The new sales process could have implications beyond publishing, forcing companies like Amazon , Netflix and Rhapsody, the music subscription service, to share income with Apple for the first time. Under the new guidelines, they would be subject to the same 30 percent fee if the subscription — or in the case of Kindle books, a single title — is bought through the App Store, as many consumers are expected to do because they would not have to navigate to another Web site. Only if consumers buy subscriptions outside the App Store — for example, through the Web site of a magazine or Netflix.com — would the companies keep 100 percent of the sale price.
Amazon and Netflix declined to comment. In a sharply worded statement, Rhapsody called Apple’s conditions “economically untenable.”
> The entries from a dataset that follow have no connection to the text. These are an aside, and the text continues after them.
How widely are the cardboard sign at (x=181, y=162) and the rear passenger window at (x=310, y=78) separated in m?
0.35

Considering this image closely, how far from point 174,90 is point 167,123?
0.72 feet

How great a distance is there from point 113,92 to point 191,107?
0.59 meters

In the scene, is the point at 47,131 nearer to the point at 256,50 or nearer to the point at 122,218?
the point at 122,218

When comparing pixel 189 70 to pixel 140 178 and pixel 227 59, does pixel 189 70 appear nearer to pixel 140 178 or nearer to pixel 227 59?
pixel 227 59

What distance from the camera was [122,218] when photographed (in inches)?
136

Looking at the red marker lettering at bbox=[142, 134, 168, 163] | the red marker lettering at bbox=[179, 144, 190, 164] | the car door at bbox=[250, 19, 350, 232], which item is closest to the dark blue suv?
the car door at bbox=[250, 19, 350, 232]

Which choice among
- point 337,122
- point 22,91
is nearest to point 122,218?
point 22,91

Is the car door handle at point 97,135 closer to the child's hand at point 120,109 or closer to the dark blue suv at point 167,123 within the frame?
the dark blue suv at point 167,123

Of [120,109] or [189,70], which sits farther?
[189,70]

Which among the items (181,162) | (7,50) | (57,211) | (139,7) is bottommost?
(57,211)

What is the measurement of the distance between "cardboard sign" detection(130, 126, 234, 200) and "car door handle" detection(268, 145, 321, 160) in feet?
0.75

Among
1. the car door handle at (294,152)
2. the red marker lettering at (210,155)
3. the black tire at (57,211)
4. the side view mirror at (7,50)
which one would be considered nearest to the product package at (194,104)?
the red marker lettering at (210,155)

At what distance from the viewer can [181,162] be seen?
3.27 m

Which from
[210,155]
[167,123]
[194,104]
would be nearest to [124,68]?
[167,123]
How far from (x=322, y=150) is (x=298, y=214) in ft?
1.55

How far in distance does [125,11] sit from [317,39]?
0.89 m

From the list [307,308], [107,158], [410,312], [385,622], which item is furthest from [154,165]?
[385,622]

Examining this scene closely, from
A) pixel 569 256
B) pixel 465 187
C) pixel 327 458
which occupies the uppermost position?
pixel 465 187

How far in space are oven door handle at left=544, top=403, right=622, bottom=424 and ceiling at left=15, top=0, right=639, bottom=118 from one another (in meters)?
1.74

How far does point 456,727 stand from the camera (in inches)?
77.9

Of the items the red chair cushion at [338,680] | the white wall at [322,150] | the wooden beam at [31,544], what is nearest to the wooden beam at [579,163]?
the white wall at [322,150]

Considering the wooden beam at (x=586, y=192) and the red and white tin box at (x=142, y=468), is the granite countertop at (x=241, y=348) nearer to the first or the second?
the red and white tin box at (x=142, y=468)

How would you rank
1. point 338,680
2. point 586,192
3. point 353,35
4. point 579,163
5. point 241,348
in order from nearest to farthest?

In an interview, Jon Irwin, president of Rhapsody, said, “I would have no choice but to pull the app out of the App Store.” In the statement, Rhapsody said it would work with its “market peers in determining an appropriate legal and business response to this latest development.” Mr. Irwin declined to clarify what the company meant.
Apple said that it would not allow discounting outside the App Store. A company must offer the same deals to customers buying through Apple as it does through its own Web site.
Steven P. Jobs, Apple’s chief executive, said in a statement: “Our philosophy is simple — when Apple brings a new subscriber to the app, Apple earns a 30 percent share; when the publisher brings an existing or new subscriber to the app, the publisher keeps 100 percent and Apple earns nothing.”
Another issue that will most likely prove problematic for those who sell iPad apps is that Apple will no longer allow links in apps that direct consumers to an external Web site where they can buy a subscription. Consumers who wish to buy directly from a site will have to find their way there themselves.
As part of the new arrangement, publishers can provide free access to existing subscribers. This was a major concern for Time Inc., which had an arrangement with Apple to allow print subscribers to People to download the People iPad app free.
A Time Inc. spokesman said that the company viewed Apple’s announcement as a positive step, but that it might not go far enough.
“It seems like Apple is taking a step toward our position on subscription offerings,” said the spokesman, Keith Cocozza. “But the announcement also raises many questions around consumer data that we would need to work through and agree on.”
Though Apple has agreed to share some data about subscribers with magazines — provided that subscribers consent when they make the purchase — publishing companies have been pushing for unfettered access to the information.
Many in the publishing business feel that few consumers would willingly hand over that information, but Apple said the decision about whether to provide personal information would be up to consumers.
On Tuesday at least two magazines, Elle and Popular Science, said they would begin selling subscriptions through the App Store. Elle is owned by Hachette Filipacchi and Popular Science by the Bonnier Corporation.
Beyond economics, Apple’s tight control over subscriber data, its insistence on keeping 30 percent of the sale price and limiting consumers’ abilities to go outside an app to buy a subscription could raise antitrust concerns.
“It is possible that regulators will look into them,” said Brian Pitz, an analyst with UBS. “And I think competition and pressure from others will push Apple to open up.”